Frankly, gameplay alone would have been enough to hook hecklerspray, but that’s not even the best part.
Vib Ribbon is, at heart, a rhythm game. So it needs some
decent music to give it depth. Vib Ribbon’s music is possibly the best
in-game music you’ll ever hear, and it comes courtesy of evil geniuses Laugh And Peace. To call the tunes insanely catchy would be a grand understatement.
There’s Sunny Day - and a happier, more additive-crazed piece of music you’d be hard pushed to find. Sample lyrics - "Theres no time, Hurry up! Everything is so fantastic!" Or Overflowing Emotions,
a sad song about not being a baby of someone’s heart, with a
million-miles-an-hour middle eight that sounds like an explosion in a
drum factory that was only probably put in to make the game incredibly
hard for ten seconds.
When your brain can’t take any more of this fantastically A.D.D pop
music, the game unveils it’s joker: the game also works with regular music CDs.
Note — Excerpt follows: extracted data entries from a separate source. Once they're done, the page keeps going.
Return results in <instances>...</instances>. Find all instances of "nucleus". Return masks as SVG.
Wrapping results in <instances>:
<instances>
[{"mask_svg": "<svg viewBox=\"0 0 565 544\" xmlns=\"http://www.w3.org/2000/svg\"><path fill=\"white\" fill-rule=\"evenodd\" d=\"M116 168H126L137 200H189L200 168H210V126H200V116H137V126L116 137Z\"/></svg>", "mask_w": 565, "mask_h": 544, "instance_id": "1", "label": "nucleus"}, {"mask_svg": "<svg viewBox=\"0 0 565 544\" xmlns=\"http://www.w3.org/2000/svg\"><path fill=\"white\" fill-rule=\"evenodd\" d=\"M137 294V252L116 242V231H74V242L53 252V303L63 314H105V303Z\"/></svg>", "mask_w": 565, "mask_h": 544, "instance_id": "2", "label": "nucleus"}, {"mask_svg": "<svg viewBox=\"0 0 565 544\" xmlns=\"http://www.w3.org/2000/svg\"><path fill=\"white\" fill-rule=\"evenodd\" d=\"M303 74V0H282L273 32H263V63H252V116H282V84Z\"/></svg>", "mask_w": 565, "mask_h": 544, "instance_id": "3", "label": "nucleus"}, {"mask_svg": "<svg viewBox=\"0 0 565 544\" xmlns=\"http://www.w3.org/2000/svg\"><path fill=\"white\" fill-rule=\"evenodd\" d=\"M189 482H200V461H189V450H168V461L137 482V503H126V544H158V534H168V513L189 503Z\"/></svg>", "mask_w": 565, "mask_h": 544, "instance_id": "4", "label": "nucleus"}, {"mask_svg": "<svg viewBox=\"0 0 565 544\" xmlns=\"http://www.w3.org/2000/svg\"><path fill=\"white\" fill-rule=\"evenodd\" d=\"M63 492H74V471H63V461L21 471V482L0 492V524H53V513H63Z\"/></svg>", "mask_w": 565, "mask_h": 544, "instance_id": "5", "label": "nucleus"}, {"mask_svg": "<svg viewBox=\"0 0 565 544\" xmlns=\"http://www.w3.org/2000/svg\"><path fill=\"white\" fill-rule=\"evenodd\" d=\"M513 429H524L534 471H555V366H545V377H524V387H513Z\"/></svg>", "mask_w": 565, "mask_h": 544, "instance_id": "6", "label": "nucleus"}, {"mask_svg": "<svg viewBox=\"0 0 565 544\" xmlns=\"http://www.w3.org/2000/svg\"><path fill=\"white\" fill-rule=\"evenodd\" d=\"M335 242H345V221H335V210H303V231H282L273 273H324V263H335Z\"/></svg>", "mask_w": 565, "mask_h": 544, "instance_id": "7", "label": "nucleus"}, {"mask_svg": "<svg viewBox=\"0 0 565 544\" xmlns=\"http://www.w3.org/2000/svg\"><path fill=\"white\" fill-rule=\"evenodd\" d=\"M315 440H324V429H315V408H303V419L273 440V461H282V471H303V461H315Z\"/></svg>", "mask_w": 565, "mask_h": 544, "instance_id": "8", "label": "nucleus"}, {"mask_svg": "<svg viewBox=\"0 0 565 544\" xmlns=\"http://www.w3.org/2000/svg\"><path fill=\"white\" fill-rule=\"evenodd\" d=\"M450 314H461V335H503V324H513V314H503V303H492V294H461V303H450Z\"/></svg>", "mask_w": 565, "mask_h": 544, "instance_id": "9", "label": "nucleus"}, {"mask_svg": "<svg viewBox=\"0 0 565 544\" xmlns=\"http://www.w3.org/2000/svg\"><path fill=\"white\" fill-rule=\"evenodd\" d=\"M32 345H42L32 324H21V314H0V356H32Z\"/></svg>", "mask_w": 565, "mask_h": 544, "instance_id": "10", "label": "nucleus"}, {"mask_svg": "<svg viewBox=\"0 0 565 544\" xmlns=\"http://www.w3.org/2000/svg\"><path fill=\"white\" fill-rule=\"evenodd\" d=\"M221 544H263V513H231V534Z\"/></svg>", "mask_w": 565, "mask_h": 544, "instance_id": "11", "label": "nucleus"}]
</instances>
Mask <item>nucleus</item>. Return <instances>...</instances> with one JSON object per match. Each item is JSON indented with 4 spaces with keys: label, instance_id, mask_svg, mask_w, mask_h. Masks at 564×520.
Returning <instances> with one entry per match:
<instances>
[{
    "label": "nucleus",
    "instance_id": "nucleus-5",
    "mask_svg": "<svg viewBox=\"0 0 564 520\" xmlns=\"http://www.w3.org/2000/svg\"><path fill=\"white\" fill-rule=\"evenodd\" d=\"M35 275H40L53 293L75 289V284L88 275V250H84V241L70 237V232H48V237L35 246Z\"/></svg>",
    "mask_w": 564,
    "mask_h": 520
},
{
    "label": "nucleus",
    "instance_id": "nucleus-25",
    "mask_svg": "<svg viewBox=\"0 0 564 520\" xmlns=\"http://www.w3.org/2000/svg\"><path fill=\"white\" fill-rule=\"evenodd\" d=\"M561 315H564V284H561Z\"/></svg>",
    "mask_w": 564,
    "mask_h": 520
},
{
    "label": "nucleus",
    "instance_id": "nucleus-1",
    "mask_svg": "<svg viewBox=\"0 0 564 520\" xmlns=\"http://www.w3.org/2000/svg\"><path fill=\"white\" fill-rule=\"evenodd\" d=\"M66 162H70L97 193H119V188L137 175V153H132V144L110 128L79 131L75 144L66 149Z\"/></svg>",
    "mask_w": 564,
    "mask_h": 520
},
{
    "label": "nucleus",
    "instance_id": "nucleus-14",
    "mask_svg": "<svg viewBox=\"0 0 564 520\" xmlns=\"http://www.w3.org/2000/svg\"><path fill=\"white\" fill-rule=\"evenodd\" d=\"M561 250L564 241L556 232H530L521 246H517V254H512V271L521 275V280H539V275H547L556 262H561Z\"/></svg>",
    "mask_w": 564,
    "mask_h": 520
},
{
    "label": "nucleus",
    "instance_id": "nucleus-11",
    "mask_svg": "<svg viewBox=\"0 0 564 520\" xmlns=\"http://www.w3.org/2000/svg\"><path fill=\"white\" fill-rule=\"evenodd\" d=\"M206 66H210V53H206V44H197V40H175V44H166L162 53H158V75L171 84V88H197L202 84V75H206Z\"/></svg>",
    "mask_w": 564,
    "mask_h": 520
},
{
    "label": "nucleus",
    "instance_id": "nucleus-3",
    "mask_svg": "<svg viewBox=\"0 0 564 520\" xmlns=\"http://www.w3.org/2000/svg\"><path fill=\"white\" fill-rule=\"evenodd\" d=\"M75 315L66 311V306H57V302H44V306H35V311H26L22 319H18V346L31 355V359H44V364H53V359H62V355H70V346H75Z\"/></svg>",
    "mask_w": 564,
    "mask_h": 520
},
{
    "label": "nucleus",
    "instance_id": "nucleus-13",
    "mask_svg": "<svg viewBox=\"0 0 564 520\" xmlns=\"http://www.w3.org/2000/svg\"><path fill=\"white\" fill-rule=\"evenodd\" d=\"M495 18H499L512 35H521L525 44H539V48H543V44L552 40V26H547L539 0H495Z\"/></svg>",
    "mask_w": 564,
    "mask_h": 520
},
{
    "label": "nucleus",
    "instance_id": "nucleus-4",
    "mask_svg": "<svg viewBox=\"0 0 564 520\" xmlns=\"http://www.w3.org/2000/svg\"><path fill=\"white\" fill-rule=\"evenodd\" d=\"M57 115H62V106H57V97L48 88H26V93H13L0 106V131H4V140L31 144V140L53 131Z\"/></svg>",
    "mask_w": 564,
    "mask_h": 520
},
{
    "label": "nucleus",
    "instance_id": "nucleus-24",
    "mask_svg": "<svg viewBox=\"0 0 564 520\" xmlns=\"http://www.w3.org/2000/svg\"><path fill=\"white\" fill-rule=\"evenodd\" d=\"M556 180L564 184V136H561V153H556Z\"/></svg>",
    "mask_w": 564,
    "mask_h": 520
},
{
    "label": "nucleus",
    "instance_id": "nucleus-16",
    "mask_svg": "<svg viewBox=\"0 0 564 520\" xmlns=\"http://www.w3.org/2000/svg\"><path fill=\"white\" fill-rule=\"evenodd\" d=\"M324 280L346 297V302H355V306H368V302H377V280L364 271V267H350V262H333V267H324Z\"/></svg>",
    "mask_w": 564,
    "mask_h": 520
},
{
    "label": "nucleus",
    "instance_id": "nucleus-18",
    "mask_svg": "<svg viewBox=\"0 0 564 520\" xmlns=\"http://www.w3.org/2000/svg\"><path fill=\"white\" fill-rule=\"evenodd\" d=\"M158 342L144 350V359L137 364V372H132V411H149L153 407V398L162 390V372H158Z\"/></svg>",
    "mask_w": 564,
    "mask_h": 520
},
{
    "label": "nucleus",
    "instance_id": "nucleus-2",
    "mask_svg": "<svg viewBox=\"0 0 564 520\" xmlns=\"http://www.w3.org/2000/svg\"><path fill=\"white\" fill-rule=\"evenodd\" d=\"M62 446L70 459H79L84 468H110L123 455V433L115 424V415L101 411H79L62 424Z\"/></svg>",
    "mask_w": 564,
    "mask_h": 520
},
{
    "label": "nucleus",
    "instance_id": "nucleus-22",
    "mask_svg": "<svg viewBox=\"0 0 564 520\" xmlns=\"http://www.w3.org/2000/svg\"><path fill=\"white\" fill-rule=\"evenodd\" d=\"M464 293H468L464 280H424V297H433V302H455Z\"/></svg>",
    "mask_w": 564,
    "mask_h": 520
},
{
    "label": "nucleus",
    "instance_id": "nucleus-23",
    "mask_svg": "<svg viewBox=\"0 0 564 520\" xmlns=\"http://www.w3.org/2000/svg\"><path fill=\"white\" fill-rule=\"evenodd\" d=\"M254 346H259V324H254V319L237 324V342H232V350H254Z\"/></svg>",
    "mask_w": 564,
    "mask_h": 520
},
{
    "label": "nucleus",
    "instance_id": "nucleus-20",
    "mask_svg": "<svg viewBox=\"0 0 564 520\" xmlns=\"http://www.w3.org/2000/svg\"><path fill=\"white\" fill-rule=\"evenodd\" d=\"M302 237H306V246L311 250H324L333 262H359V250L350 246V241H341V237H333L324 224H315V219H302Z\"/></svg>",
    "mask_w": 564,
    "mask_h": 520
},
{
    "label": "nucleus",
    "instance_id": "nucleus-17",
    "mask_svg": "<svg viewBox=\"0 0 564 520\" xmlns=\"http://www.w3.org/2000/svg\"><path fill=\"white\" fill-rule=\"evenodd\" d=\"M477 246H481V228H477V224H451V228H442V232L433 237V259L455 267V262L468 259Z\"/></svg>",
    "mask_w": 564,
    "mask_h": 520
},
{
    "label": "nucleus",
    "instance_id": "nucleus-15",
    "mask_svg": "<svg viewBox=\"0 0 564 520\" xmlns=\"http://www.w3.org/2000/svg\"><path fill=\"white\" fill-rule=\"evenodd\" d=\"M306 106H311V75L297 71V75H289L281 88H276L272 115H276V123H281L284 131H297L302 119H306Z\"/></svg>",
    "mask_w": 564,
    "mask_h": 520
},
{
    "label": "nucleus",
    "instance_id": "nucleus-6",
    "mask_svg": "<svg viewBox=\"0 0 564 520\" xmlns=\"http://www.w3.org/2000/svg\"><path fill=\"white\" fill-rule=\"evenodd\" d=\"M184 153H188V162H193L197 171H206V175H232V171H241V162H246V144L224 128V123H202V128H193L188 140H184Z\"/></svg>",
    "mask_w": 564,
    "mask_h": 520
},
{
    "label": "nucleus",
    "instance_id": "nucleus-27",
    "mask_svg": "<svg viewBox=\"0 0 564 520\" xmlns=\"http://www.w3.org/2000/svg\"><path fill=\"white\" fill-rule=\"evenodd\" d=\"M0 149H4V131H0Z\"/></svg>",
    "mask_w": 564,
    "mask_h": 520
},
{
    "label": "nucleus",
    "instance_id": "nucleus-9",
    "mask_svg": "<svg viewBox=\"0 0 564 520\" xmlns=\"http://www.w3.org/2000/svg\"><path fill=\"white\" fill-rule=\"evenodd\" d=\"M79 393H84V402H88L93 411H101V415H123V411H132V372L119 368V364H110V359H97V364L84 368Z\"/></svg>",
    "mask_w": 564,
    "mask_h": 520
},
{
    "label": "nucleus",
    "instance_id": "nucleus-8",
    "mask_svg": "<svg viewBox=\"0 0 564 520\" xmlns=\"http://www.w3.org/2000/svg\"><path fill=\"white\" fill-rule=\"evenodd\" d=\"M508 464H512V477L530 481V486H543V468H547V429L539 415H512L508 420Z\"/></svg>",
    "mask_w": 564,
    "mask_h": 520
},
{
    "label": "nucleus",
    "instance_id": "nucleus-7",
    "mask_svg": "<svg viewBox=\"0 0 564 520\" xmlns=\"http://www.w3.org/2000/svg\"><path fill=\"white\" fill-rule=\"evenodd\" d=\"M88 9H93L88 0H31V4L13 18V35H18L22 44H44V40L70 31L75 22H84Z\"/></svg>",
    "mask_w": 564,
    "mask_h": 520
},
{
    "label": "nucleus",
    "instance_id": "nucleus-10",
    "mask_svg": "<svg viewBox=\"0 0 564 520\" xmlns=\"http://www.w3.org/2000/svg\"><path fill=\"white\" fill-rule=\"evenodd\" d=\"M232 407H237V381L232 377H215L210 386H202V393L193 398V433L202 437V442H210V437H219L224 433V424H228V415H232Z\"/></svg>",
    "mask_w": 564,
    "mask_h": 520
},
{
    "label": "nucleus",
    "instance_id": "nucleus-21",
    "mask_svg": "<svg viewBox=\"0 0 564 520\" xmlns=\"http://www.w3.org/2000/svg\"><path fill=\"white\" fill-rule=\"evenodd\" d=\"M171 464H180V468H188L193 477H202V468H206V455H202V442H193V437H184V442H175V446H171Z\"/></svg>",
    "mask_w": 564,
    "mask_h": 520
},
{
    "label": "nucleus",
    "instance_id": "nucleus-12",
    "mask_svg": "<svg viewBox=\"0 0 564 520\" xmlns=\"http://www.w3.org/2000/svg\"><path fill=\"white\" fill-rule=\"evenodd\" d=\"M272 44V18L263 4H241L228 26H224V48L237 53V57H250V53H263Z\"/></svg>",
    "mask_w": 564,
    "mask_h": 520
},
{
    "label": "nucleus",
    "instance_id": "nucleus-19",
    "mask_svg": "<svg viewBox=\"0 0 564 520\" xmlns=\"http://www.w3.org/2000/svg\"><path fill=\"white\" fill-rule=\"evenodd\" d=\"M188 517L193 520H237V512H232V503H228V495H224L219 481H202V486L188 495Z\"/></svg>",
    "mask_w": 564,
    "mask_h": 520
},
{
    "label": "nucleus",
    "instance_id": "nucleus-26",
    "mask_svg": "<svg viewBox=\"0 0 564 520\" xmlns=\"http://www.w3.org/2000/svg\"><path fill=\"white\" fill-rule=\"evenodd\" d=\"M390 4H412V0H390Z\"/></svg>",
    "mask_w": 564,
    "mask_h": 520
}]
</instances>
So
we put it to the test.
During our extensive testing, we discovered that Vib Ribbon hates the gentle pastoral folk music of Pink Moon by Nick Drake (CDs), and has no time for the claims that Histoire De Melody Nelson by Serge Gainsbourg (CDs)
is a masterpiece. The game reacted violently to these pieces of music,
throwing relentless, spinning, crazy obstacles at us until we died before the first choruses of both CDs.
Vib Ribbon slightly prefers indie music. We Are Little Barrie by Little Barrie (CDs) and Loveless by My Bloody Valentine (CDs) calmed the game down somewhat. There were still some bizarre combinations of buttons to press, but at an easier pace.
Confusingly, Vib Ribbon gave the easiest ride to the music we thought would be hardest for it to cope with - Speakerboxxx by Outkast (CDs) and Anything Is Possible by psychedelic Brazillians Os Mutantes (CDs). hecklerspray managed to finish both CDs.
With the European release of the Playstation Portable around the corner, we can’t think of a game we’d like to see on the handheld console more than Vib Ribbon. It’s the nicest advert for mental illness around.